■ Exercise requirements:
Render the entries from the line that contains "From the camera's" through the last line as a Markdown table with the columns Row and Line, numbering each line and leaving out blank lines.

■ Recorded data:
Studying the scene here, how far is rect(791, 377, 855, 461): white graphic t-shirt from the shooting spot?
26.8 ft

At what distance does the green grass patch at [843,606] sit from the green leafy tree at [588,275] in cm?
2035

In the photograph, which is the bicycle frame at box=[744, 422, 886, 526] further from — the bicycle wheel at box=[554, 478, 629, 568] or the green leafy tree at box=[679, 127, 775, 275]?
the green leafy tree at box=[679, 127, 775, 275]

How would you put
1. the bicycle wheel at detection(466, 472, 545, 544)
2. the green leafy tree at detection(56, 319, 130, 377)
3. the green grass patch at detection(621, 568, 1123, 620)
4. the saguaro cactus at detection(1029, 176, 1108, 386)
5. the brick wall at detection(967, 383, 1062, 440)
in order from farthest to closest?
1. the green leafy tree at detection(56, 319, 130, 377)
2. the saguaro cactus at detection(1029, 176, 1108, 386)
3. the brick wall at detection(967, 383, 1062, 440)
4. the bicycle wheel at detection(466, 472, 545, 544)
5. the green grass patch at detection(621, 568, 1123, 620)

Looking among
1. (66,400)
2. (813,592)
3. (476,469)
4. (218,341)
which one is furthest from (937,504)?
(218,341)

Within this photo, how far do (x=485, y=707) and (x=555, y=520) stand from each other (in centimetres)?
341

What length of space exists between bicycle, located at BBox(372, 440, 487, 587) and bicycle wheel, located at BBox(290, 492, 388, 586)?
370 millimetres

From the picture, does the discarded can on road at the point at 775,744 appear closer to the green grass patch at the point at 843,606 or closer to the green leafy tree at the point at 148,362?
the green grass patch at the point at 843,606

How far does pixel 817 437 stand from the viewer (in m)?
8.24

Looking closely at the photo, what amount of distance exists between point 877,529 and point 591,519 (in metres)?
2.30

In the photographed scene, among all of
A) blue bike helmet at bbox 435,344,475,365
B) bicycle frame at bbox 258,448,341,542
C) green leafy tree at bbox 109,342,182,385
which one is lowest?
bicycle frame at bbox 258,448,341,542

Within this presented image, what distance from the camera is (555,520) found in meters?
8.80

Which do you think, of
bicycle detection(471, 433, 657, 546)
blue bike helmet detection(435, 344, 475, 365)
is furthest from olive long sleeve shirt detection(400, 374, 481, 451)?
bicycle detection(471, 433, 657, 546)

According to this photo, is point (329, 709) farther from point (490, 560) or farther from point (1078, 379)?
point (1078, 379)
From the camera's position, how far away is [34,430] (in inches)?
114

■ Written response:
| Row | Line |
|---|---|
| 1 | From the camera's position, how far away is [34,430] (in inches)? |
| 2 | 114 |